Как надгробие Хрущева я сделал из черно-белых глыб, так и все те люди состояли из разных слоев. Они были противоречивы и непосле­довательны как само время. Они были услужливы и трус­ливы. Все бл...ди с эпохи Вавилона пользуются одними и теми же приемчиками. У них нет инструкций, просто они знают, как кокетничать. Все ребята из ЦК были раздвое­ны, жили двойной жизнью. Тот же Ильичев. Мой глав­ный и всех главный враг. Но он, кляня меня, установил со мной почти заговорщичес­кие отношения. На встрече с Хрущевым в Манеже подошел, укоризненно подергал за курточку: «Что это вы в та­ком виде?» — «Мы готовились к выставке всю ночь, а мне не дали переодеться. Одежду принесли, но охрана сюда не впустила... — и еще не сдер­жался: — Как вам не стыдно меня попрекать курточкой в стране трудящихся?!»

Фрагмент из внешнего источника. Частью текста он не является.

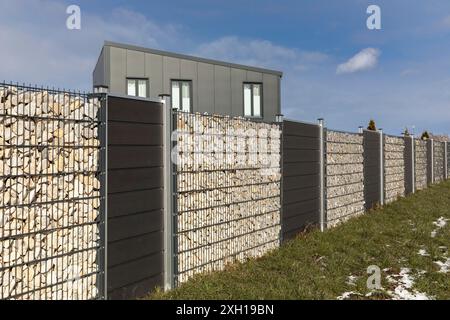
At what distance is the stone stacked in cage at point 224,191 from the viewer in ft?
21.1

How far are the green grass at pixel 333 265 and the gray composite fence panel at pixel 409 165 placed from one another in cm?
747

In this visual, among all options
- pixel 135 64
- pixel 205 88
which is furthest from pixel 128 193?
pixel 205 88

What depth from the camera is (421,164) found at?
2245cm

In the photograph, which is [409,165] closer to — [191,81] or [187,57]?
[191,81]

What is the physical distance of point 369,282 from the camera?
6.75 metres

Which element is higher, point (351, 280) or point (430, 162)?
point (430, 162)

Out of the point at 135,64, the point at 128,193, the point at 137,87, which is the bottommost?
the point at 128,193

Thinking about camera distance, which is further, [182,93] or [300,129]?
[182,93]

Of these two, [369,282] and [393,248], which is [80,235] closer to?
[369,282]

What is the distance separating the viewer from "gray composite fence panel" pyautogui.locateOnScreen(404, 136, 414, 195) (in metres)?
19.2

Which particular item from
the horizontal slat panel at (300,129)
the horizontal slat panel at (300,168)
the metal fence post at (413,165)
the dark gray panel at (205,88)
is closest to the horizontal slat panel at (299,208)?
the horizontal slat panel at (300,168)

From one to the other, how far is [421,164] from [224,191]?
18.1 m
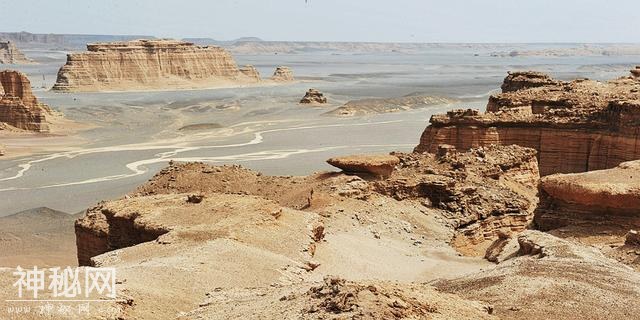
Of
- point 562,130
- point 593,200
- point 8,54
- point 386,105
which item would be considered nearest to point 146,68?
point 386,105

Однажды, как карточный шулер, он бросил через стол в мою сторону пачку писем. «У меня нет времени читать ано­нимки», — сказал я. «А что это у вас за татуировка на левой руке?» — спросил он. «Я был десантником и веселым маль­чиком. Чтобы было понятно, у нас в Кушке мы пели песенку: «Там, где пехота не пройдет и бронепоезд не промчится, где замполит не проползет, туда наш взвод ходил мочиться». Ильичев задрал рукав и весело на меня посмотрел. От кисти до локтя его левую руку укра­шала татуировка голой бабы, обвитой змеей.

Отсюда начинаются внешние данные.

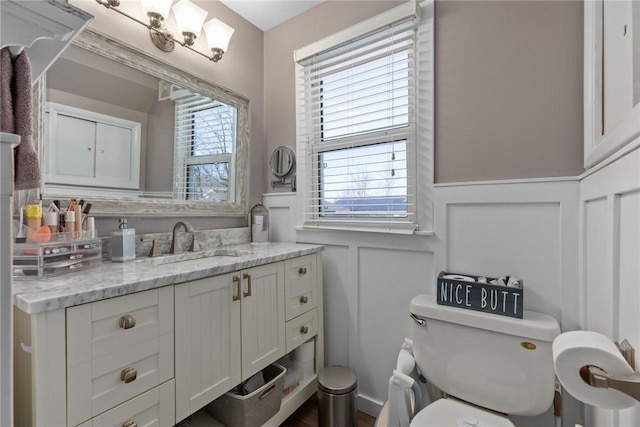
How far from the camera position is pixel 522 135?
1.26 metres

Он меня вызывал к себе в ЦК и частенько мариновал дол­гим ожиданием. А мне хоть бы хны. Я написал пособие «Ме­дитация до допроса, во время и после», этот справочник ходил по рукам. Цековские референ­ты зачитывались, просто чуть не зацеловывали меня от удо­вольствия. Там были полезные советы про подстройку свер­ху и снизу, по системе Станиславского. Ну вот например: начальство любило начинать с тобой разговаривать полуше­потом. Мне это очень трудно, потому что я был контуженый, у меня со слухом давно дела плохи. Значит, начинает раз­говаривать так... (бормочет). Если ты поддаешься на эту уловку и отвечаешь внятно, он подстроился сверху. А если ты отвечаешь тем же... (бормо­чет), собеседник начинает на­клоняться к тебе и прислуши­ваться. Значит, ты подстроился снизу. Или он начинал орать: «А что это вы!.. Вы забыли, где вы живете?!» Чтобы тебя морально раздавить, расплющить. Надо было ошеломлять дерзостью, заорав: «А ты что сам распус­тился, сука?! Я такого, как ты, в свое время у параши на четы­ре кости ставил, пошел вон!» И начальство путалось! А поче­му? Рабская натура. Он сразу ду­мал, что если я на него, старше­го лейтенанта, так ору, значит, у меня знакомый полковник, а то и генерал в корешах. Вот он на тебя смотрит, значит, очами «сталинского сокола». Всезнаю­щими, водянистыми гляделка­ми. Причем не было ни одного ясного взгляда, голубого или карего, а какие-то такие мут­ные... моча помойная. Так он смотрит на тебя пристально, а ты ему смотри в переносицу, между бровями. И никак не ре­агируй. Он что-то говорит, а ты делай так: «Угу». И он обмякает. У него партийный задор, как мой папа называл, «пролетарский чух», мгновен­но выходит. Вот такие реко­мендации. Но они оказывались действенными в кабинетных разговорах, а на больших пар­тийных сборищах Хрущев меня полоскал, и не только меня, причем страшно. Он го­ворил, что я руководитель Клу­ба Петефи, и пальцем показы­вал, как я его хочу застрелить: «Сюда, сюда, сюда!..» Справа от меня сидела Фурцева, которая держалась за мое правое ко­лено, а слева — Евтушенко, он схватился за левое. И оба шеп­тали: «Эрнст, не озлобляйся, не озлобляйся...» Они боялись, что я могу что-нибудь сделать страшное. А Фурцева и за себя боялась, потому что ей сильно доставалось из-за меня. Эта да­мочка говорила: «Слушайте, ну перестаньте, ну сделайте что-нибудь красивое! Сейчас с вами говорит не министр культуры, а женщина. Пожалейте женщи­ну! Если бы вы знали, сколько у меня неприятностей из-за вас... Товарищи так сердятся!»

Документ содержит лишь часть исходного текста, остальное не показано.